Низина | страница 75
Никто к ней не заходил, никто не нарушал ее уединения. Она старалась лежать и не шевелиться, но иногда ей казалось, будто она падает вместе с кроватью куда-то в пропасть. Она даже не находила в себе сил расплакаться. Иногда только по утрам, когда она просыпалась, тихие слезы текли по ее щекам.
Наступили дни празднования Пуджо. Наступили и летели один за другим — Шаштхи, Саптами, Аштами, Навами. Дни торжественного поклонения богине, которому предавался весь город. Кроме их погруженного в траур дома. Гори смыла киноварь из пробора в волосах, сняла навсегда обруч, который носила на поясе. Отсутствие этих украшений означало: она вдова. Ей было двадцать три года.

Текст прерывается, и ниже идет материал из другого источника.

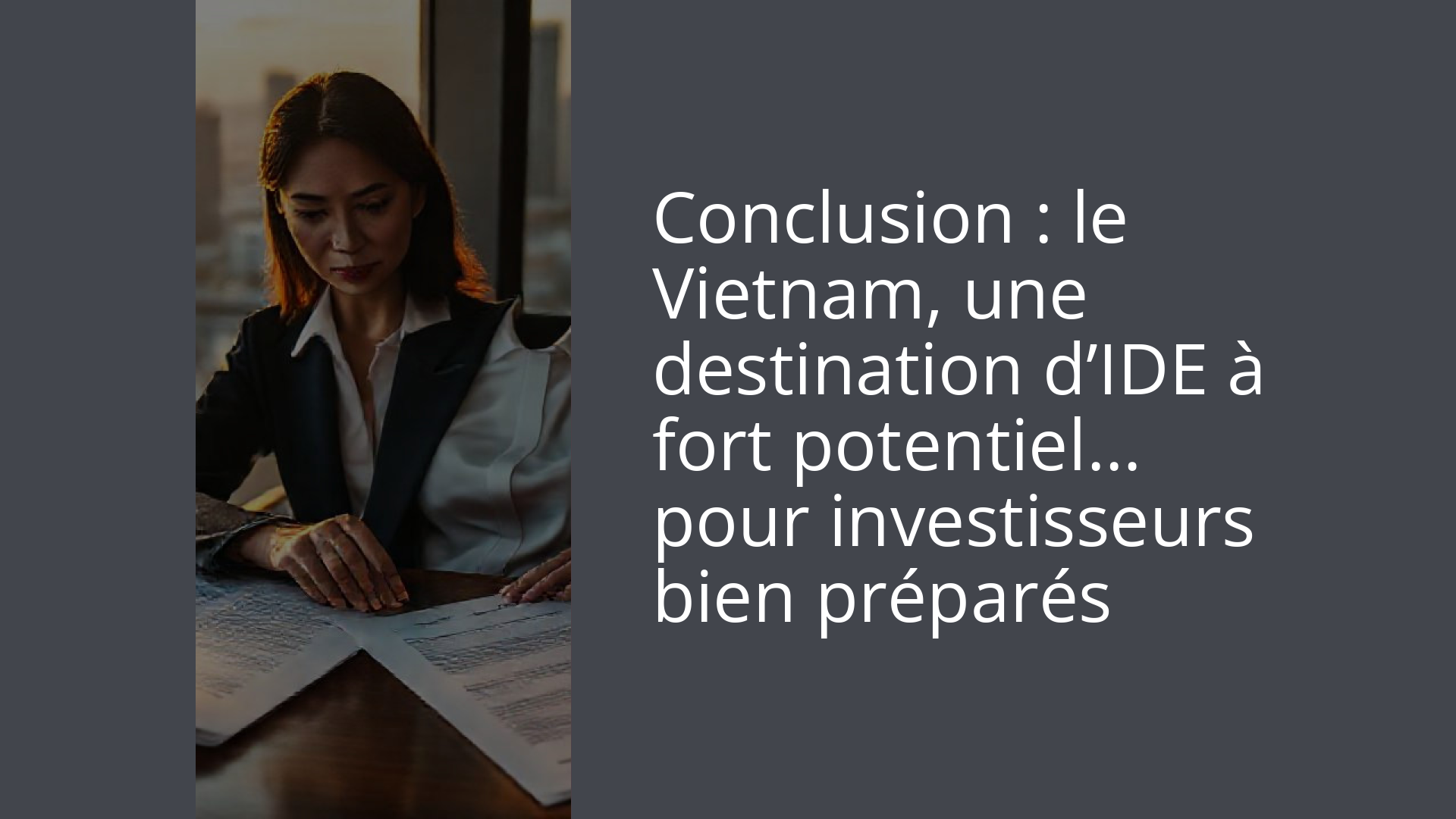Conclusion : le Vietnam, une destination d’IDE à fort potentiel… pour investisseurs bien préparés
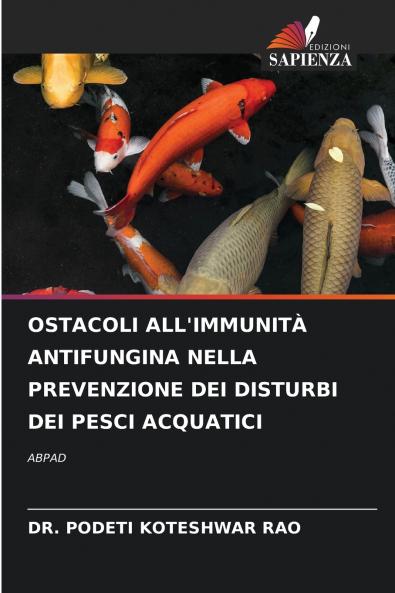 OSTACOLI ALL'IMMUNITÀ ANTIFUNGINA NELLA PREVENZIONE DEI DISTURBI DEI PESCI ACQUATICI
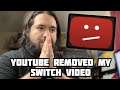 YouTube REMOVED My Switch Video?! | 8-Bit Eric
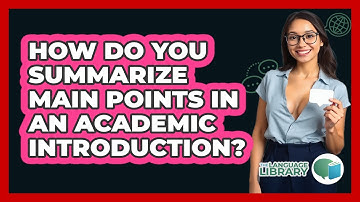 How Do You Summarize Main Points In An Academic Introduction? - The Language Library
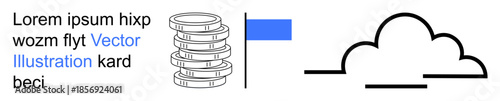 Finance, technology, savings, internet, connectivity, data storage. A stack of coins, a flag and a cloud outline are . Finance and technology concepts for money and storage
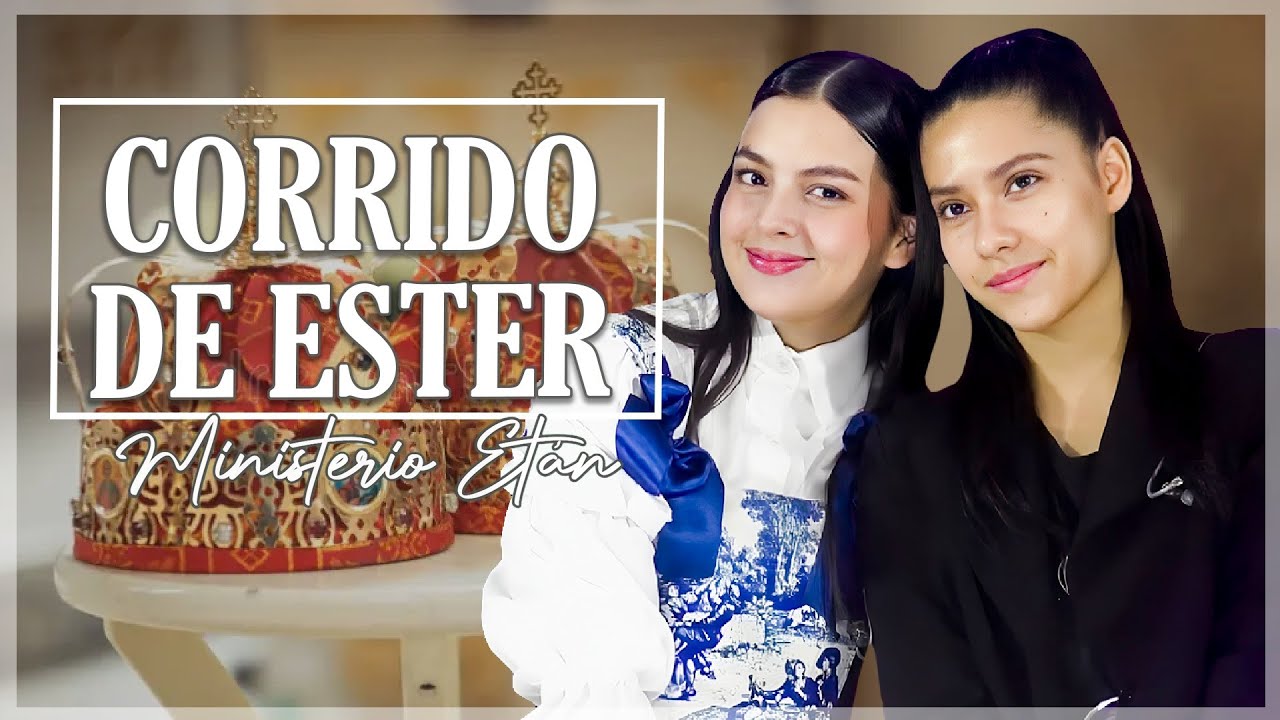 El Corrido De Ester | ALEGRES CORRIDOS CRISTIANOS ESTILO MARIACHI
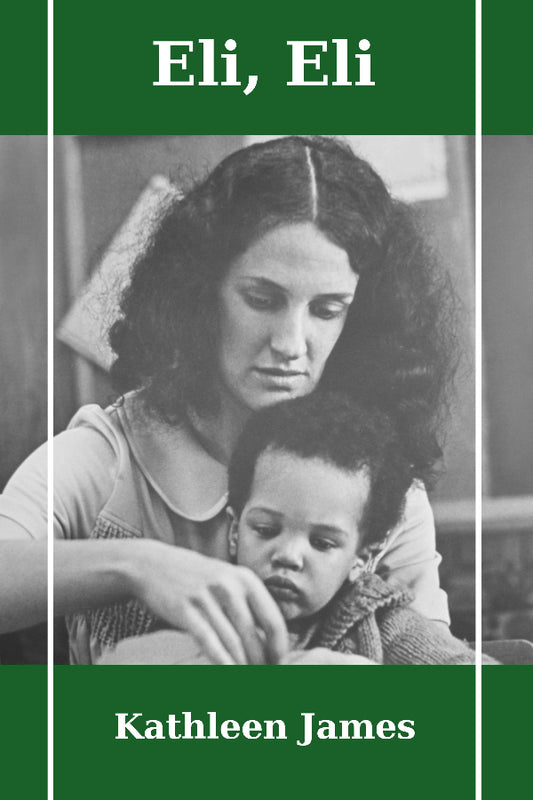 Book cover of 'Eli, Eli' by Kathleen James with a black and white photo of a woman and child.
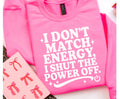 I don’t Match energy t shirt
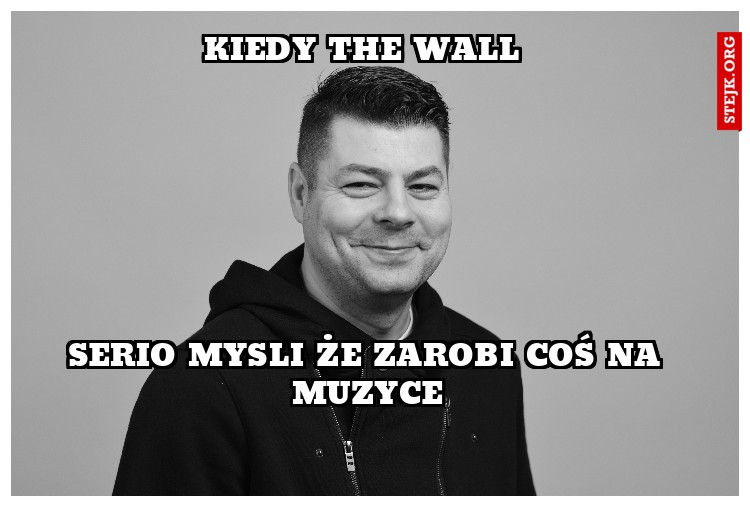 kiedy the wall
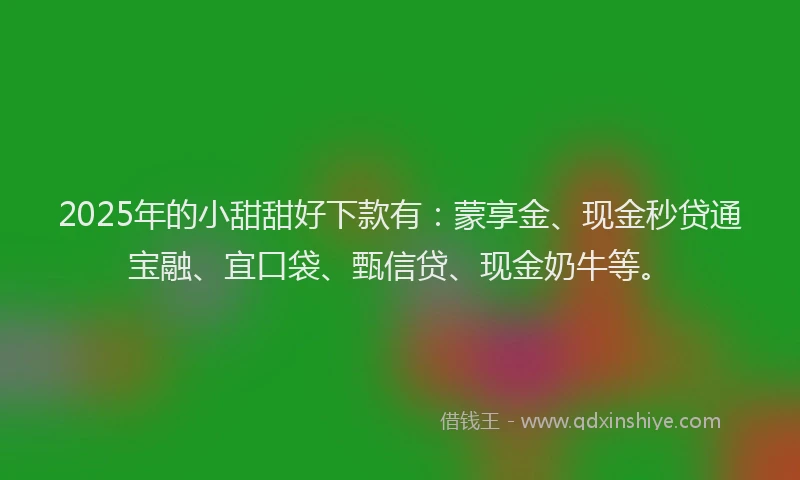 2025年的小甜甜好下款有：蒙享金、现金秒贷通宝融、宜口袋、甄信贷、现金奶牛等。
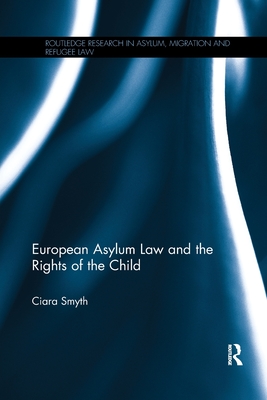 European Asylum Law and the Rights of the Child (Routledge Research in Asylum) Cover Image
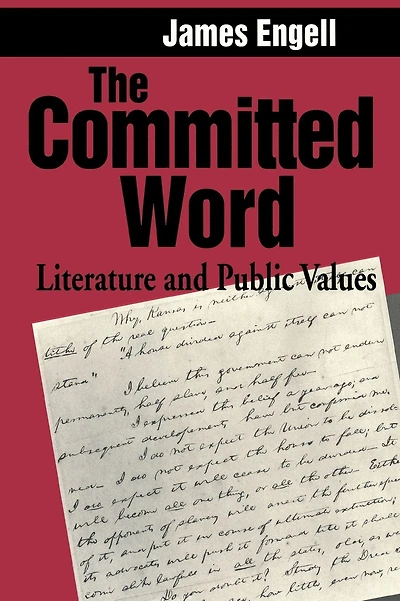 The Committed Word: Literature and Public Values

На одиннадцатый день в дом пришел монах — совершить последние траурные обряды и приготовить церемониальную пищу. На стену повесили фотографию Удаяна — в застекленной рамке, украшенной туберозами. Гори не могла смотреть на эту фотографию. На церемонии она сидела. Сидела с голыми запястьями.
«Если со мной что-нибудь случится, не давай им тратить деньги на поминки», — как-то сказал ей Удаян. Но поминки устроили, в дом пришло много народу. Все, кто знали его, — родственники, соратники по партии. Все пришли отдать ему последнюю дань, посидеть за поминальным столом, отведать его любимых блюд.
По окончании траура свекор со свекровью начали снова есть рыбу и мясо. А Гори нет. Она больше не носила цветных сари — только траурные белые, — из-за чего стала похожа на вдов их клана. На женщин втрое старше ее.
Пришел десятый день праздников Пуджо — Дашами. Последний день, когда Дурга возвращалась к своему супругу Шиве. Вечером того дня статую божества из святилища в их квартале погрузили в реку. В этом году церемония проходила без фанфар — из уважения к памяти Удаяна.
Но Гори знала: в северной Калькутте, там, где она жила раньше, праздничные шествия будут продолжаться всю ночь. Люди выстраивались вдоль тротуаров, чтобы проводить глазами статую, а шум фанфар раздавался такой, что никто не смог бы уснуть. «Она вернется! Она будет с нами снова!» — такие слова распевали толпы, провожая свою богиню к реке и уже заранее предвкушая ее возвращение.
Однажды утром, по прошествии первого месяца, она не смогла выйти утром помочь свекрови по хозяйству, как обычно. Просто не могла встать с постели от головокружения и чувства разбитости.
Она лежала так пять минут, десять… Потом вошла свекровь и сказала, что уже поздно валяться, открыла ставни и заглянула Гори в лицо. В руках она держала чашку чая, но не предложила ее Гори сразу. Сначала просто стояла и смотрела на невестку. Гори медленно села на постели и взяла чай из рук у свекрови.